Residual brachial plexus birth palsy often affects the shoulder girdle. Upper trunk return is paramount for shoulder motion. Numerous muscles that provide internal rotation are spared from injury or reinnervate over time. In contrast, the infraspinatous muscle and external rotation frequently do not recover completely, which leads to an imbalance about the shoulder. This inequity predisposes the shoulder to an internal rotation contracture and posterior subluxation.

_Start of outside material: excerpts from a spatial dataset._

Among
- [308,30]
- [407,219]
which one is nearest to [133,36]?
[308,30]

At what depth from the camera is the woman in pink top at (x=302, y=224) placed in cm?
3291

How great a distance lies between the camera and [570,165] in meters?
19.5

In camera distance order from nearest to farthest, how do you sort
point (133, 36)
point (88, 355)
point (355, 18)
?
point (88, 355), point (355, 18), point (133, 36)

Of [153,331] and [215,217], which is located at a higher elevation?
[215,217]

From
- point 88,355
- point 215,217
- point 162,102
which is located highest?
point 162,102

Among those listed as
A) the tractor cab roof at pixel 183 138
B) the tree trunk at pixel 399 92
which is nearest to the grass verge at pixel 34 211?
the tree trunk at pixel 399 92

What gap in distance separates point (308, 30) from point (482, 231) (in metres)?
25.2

The purpose of this study was to determine the congruity of the shoulder in children with brachial plexus birth palsies using ultrasound and compare these results to surgical findings.
Twenty-two children with residual brachial plexus birth palsies (mean age 4.8 years) underwent axial plane ultrasound using a posterior portal. The normal shoulder was scanned as a control. The shoulders were positioned in internal rotation during the examination. The results were classified as “congruent,” when the humeral head was in line with the posterior scapula, or “incongruent,” when the humerus was posterior to the line of the scapula. No attempt was made to differentiate subluxation from dislocation. The operative findings were classified slightly different. A “congruent” shoulder was defined as one in which the humeral head was articulating with the true glenoid. An “ incongruent” shoulder was one that either articulated with a false glenoid or one that was dislocated. Ultrasound reported 17 shoulders as incongruent and five as congruent. Surgical findings recorded 20 as incongruent and two as congruent. All shoulders diagnosed as incongruent on ultrasound were found incongruent at surgery. Diagnostic accuracy was 82%.

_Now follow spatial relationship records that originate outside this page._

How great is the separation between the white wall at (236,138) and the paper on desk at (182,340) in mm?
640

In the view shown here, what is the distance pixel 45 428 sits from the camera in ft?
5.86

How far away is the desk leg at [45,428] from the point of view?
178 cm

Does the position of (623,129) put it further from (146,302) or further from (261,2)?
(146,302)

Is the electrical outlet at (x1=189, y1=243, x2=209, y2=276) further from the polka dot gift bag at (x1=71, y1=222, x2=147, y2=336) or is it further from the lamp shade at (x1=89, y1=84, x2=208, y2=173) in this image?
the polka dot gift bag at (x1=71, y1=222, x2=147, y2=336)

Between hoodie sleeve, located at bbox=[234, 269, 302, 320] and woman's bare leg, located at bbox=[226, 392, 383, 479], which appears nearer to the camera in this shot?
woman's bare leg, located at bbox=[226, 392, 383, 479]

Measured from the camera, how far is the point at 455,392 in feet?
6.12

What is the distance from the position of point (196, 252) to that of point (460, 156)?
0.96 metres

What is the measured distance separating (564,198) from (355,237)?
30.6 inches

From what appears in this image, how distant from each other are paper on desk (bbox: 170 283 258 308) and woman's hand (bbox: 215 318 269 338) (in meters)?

This report adds additional information regarding the use of ultrasound for the evaluation of the shoulder after brachial plexus birth palsy. Previous on-line scholarly reviews (Van der Sluijs et al. Deformities of the Shoulder in Infants Younger Than 12 Months With an Obstetric Lesion of the Brachial Plexus, J Bone and Joint Surg: 83B:551-555, 2001) highlighted the high prevalence and early onset of glenohumeral dysplasia after birth palsy. Van der Sluijs et al. used MR imaging as compared to ultrasound. The principal advantage of ultrasound over MR is the lack of anesthesia and ability to perform a dynamic examination. Although the authors mention this possibility, only static images were used. Examination throughout the available range would add additional information as to the reducibility of the glenohumeral joint and may increase the diagnostic accuracy.